David Regan, NADA’s executive vice president of legislative affairs, said getting the bill passed is a “top grassroots priority” for the association. “We want to pursue this very aggressively over the course of the year,” he said. Kildee’s bill has the support of Republican Reps. Mike Kelly and Roger Williams and Democratic Rep. Don Beyer — all of whom are car dealers — and at least four other representatives.
In the Senate, Democrat Sherrod Brown of Ohio is expected to introduce a similar bipartisan bill “in the coming weeks,” his office said.
Said Joe Magyar, managing partner of the retail dealership services group at accounting, consulting and technology firm Crowe: “It’s a potentially huge win for dealers to address a unique and unprecedented situation that would have a significant tax implication on dealers and really should not be happening, just simply because of events that are beyond their control.”
While NADA ramps up its advocacy efforts, many tax advisers are recommending dealers file for an extension and pay the estimated tax, including any LIFO recapture that’s due, as they wait to see whether relief will come before the end of the year.

————————

-- EXERCISES TO COMPLETE --
1 > Copy the part of the passage on the dealer tax-relief bill that opens with the words containing "In the Senate, Democrat" and closes with "of the year.".
2 > Proceed with the passage on the dealer tax-relief bill by writing what comes after its final sentence.
The material that comes next is separate and not part of the passage.

(Collected data entries)
————————

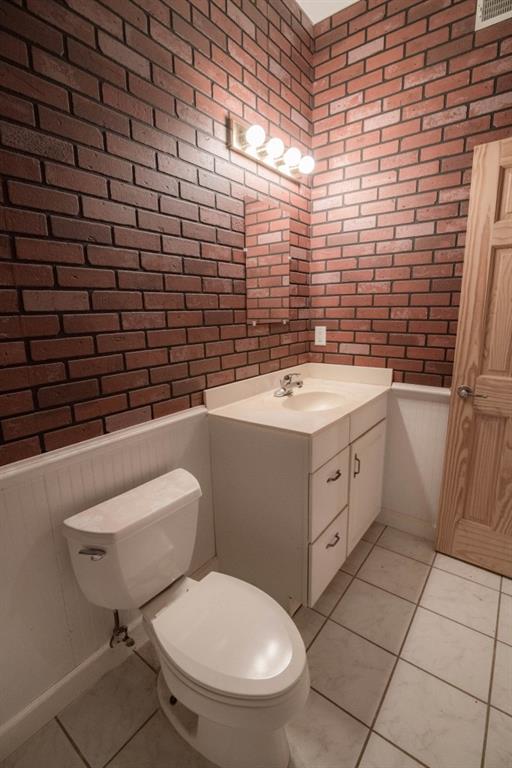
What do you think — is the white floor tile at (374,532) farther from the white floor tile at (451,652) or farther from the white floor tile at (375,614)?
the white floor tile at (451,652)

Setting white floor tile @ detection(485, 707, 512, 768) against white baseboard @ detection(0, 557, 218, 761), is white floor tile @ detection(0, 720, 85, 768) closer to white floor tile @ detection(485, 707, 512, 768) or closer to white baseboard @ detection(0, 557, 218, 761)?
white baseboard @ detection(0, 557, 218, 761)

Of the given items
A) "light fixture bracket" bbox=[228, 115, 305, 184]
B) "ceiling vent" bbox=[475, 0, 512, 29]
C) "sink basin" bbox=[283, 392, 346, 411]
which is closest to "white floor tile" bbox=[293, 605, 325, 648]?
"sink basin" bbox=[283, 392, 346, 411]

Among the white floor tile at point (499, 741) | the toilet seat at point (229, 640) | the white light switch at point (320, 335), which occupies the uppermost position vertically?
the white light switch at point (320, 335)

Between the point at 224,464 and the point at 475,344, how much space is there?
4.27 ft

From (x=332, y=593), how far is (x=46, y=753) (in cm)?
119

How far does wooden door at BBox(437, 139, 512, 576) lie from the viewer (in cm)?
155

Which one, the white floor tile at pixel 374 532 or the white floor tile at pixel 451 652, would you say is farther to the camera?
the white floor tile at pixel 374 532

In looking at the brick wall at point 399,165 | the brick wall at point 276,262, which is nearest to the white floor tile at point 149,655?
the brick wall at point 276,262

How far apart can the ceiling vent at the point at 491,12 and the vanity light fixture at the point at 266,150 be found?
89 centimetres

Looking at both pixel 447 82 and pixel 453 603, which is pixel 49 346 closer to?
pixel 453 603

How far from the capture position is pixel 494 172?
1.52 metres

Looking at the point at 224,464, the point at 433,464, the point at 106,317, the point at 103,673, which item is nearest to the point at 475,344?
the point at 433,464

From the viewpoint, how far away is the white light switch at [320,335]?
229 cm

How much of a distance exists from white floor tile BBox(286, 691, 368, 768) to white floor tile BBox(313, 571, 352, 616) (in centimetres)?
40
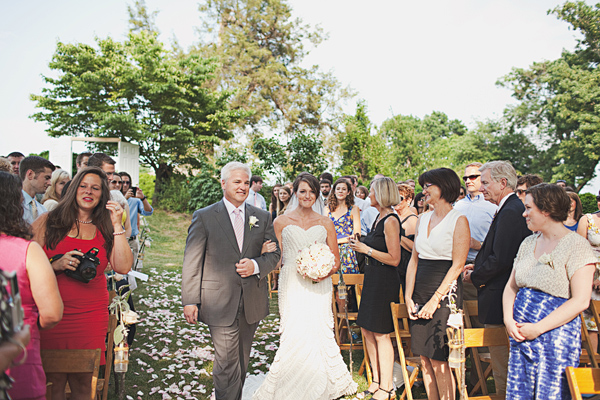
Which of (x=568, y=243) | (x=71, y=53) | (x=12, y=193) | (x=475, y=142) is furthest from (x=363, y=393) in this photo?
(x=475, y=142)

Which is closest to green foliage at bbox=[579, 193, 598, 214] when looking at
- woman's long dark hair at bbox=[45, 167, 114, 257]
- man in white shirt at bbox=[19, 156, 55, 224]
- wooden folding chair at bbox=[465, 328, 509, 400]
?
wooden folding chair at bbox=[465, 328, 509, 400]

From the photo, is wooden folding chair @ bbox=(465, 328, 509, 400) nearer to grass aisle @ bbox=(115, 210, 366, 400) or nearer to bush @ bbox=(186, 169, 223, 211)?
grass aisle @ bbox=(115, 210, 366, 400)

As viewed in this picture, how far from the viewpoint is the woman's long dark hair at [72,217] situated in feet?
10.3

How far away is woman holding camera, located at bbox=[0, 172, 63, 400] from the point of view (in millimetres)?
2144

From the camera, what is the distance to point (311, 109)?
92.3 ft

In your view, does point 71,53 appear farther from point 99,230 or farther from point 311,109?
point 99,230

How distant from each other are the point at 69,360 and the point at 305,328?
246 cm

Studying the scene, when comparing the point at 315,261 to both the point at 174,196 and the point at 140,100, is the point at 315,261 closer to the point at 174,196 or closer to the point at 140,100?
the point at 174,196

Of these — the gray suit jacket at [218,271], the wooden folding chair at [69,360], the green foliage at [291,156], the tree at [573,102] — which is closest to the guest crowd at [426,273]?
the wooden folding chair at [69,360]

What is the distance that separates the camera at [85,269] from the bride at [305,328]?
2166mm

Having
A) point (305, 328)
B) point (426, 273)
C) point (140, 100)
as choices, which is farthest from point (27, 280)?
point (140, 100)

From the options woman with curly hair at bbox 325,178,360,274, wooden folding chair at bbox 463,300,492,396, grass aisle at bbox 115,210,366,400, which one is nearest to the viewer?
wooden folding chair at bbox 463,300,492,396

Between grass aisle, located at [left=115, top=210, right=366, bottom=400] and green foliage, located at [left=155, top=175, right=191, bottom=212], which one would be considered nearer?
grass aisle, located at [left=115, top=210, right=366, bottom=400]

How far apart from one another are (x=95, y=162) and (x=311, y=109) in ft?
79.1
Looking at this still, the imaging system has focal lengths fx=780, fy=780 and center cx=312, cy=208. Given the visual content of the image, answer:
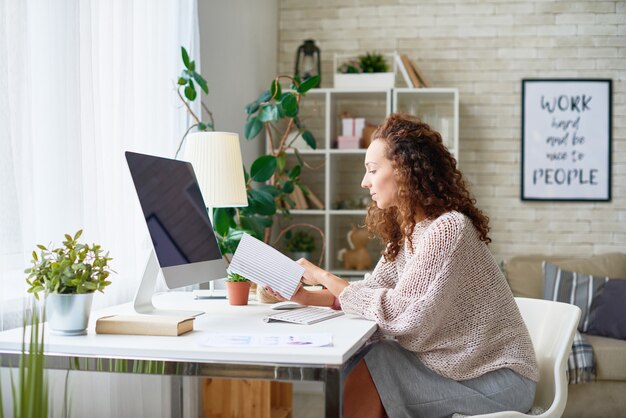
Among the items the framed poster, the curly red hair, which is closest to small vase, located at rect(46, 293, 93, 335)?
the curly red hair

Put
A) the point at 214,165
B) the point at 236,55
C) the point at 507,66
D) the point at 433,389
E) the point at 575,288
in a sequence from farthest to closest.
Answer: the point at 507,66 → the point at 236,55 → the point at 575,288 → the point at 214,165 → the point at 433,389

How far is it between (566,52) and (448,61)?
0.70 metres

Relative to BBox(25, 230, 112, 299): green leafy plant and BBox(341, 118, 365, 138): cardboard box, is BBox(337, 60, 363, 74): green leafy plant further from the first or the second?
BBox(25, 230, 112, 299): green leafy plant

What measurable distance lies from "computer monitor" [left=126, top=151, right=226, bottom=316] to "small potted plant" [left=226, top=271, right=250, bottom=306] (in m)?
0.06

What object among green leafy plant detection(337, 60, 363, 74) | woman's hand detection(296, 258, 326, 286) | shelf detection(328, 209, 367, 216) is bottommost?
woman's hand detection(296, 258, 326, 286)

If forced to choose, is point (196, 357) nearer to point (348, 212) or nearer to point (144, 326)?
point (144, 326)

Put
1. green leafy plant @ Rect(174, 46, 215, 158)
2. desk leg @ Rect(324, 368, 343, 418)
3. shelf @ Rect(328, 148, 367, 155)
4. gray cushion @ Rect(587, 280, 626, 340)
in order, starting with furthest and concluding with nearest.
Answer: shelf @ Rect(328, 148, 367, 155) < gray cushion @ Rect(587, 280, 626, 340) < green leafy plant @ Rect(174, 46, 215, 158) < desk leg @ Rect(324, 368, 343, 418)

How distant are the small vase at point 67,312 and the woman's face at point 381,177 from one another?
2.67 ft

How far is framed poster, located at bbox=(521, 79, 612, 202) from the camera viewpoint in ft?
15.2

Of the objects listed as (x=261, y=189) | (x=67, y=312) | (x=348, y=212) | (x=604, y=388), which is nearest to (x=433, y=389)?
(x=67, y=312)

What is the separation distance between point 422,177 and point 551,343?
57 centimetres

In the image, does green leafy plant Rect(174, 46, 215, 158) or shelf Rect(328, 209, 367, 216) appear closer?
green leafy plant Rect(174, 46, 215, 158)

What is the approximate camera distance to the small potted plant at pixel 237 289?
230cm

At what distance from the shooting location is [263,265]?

————————

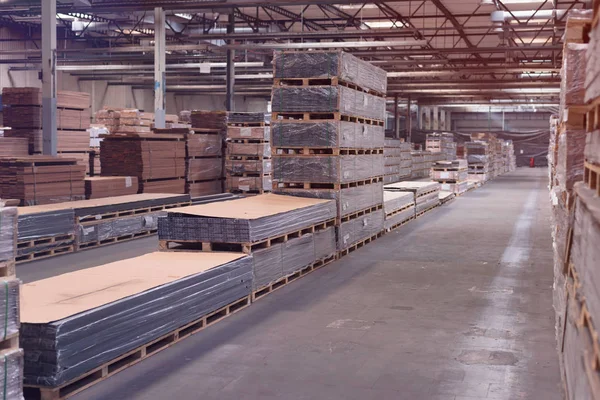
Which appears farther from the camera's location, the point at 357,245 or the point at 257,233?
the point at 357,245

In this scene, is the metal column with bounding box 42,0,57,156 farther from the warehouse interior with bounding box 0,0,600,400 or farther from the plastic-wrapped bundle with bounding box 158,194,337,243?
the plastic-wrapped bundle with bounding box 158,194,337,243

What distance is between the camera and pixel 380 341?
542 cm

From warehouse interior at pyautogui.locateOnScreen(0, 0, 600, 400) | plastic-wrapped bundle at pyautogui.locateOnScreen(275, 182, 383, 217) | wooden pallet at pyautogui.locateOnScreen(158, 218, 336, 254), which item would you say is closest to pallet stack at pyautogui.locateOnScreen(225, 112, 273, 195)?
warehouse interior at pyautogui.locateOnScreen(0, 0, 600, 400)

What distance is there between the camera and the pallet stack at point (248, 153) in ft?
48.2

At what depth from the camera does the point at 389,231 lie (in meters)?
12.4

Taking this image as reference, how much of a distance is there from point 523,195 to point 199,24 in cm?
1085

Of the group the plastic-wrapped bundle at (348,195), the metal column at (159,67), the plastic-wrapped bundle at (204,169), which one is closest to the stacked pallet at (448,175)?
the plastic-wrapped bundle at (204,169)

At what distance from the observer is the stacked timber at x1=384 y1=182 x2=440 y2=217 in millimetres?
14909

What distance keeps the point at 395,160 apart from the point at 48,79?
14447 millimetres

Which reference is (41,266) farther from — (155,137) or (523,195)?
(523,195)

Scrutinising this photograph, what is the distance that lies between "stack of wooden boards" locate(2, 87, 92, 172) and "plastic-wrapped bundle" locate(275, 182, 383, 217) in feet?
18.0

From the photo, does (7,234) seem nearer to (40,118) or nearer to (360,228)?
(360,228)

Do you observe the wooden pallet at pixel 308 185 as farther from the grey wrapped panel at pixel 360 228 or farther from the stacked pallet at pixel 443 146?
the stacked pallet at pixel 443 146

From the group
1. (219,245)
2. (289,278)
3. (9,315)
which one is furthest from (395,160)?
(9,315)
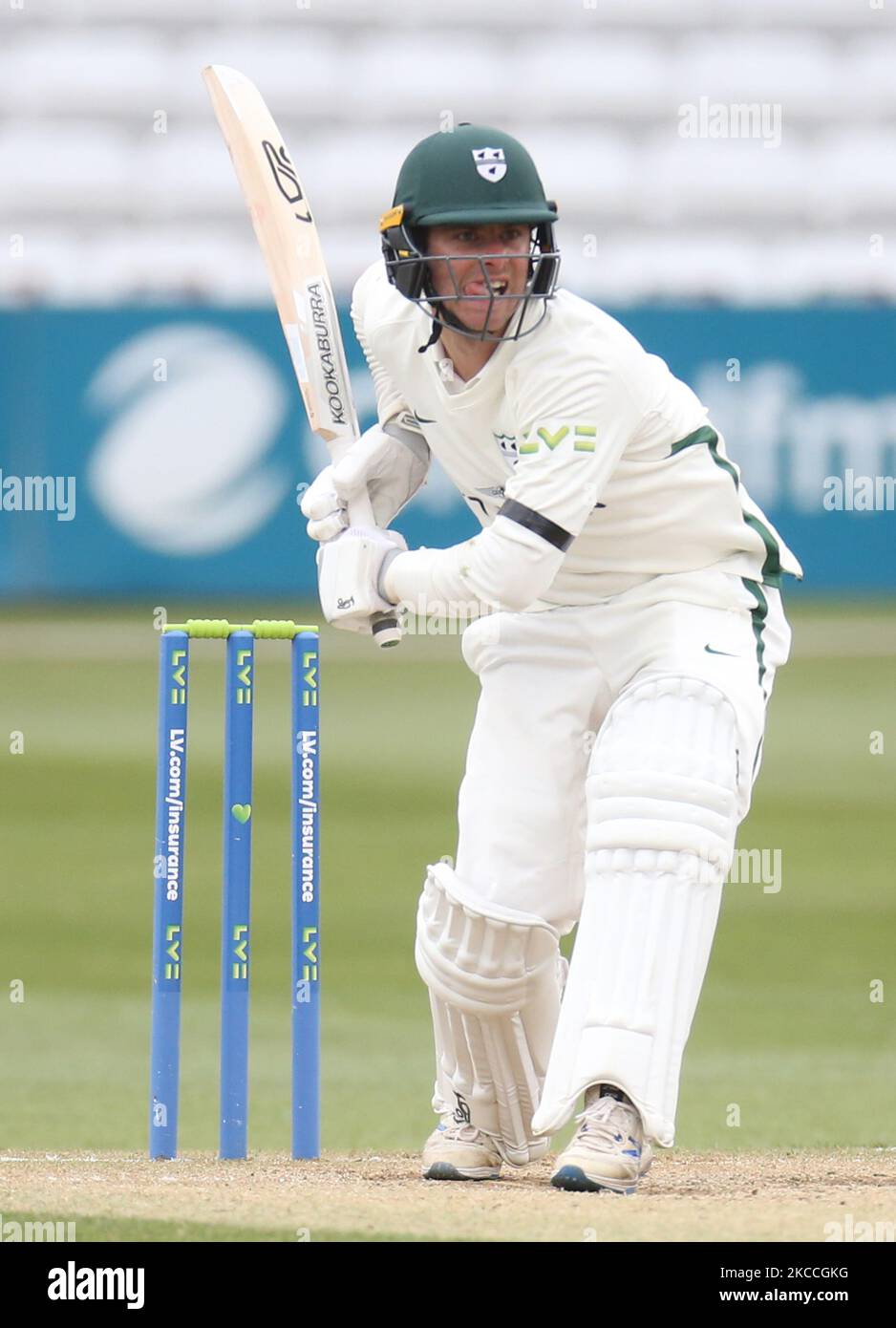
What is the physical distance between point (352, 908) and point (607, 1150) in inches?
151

————————

-- SET OF ANSWERS --
1 >
In the Senate, Democrat Sherrod Brown of Ohio is expected to introduce a similar bipartisan bill “in the coming weeks,” his office said.
Said Joe Magyar, managing partner of the retail dealership services group at accounting, consulting and technology firm Crowe: “It’s a potentially huge win for dealers to address a unique and unprecedented situation that would have a significant tax implication on dealers and really should not be happening, just simply because of events that are beyond their control.”
While NADA ramps up its advocacy efforts, many tax advisers are recommending dealers file for an extension and pay the estimated tax, including any LIFO recapture that’s due, as they wait to see whether relief will come before the end of the year.

2 >
“It’s a very broad issue for dealers, and the magnitude of this is very significant for those dealers that are impacted,” Magyar said. “It would not be unusual for a dealer to have another million dollars or more of income as a result of this LIFO recapture occurring most predominantly during 2021.”
And the taxes on that additional income add up considerably.
Magyar said dealership clients at his firm are reporting LIFO recapture income between $400,000 and $6 million. Federal tax would be nearly 30 percent of those amounts in most cases, and then dealers have to pay state taxes, which vary widely, he noted. At the federal level, that could mean additional tax payments of more than $100,000 and approaching $2 million.
In an extreme example, Buddy Dearman, managing partner of accounting firm Dixon Hughes Goodman’s dealership practice, said one client with six stores is facing $23 million in LIFO recapture. That would equate to about $11 million in federal and state tax expense, he said.
While it’s a big deal for most dealerships on LIFO, “it’s a much more significant impact to dealers that have been around for a long time,” said Moss Adams’ Cheyney.
The LIFO recapture, too, could deplete cash flow that will be needed to invest in new-vehicle inventory once auto production normalizes.
“We’re all experiencing a good time for cash flow in the business because the cash is not invested in inventory, but as inventory levels return, dealers are going to be investing this cash … in order to get back in the game, and they need to have reserves for the investment in inventory they’re about to make,” Cheyney said.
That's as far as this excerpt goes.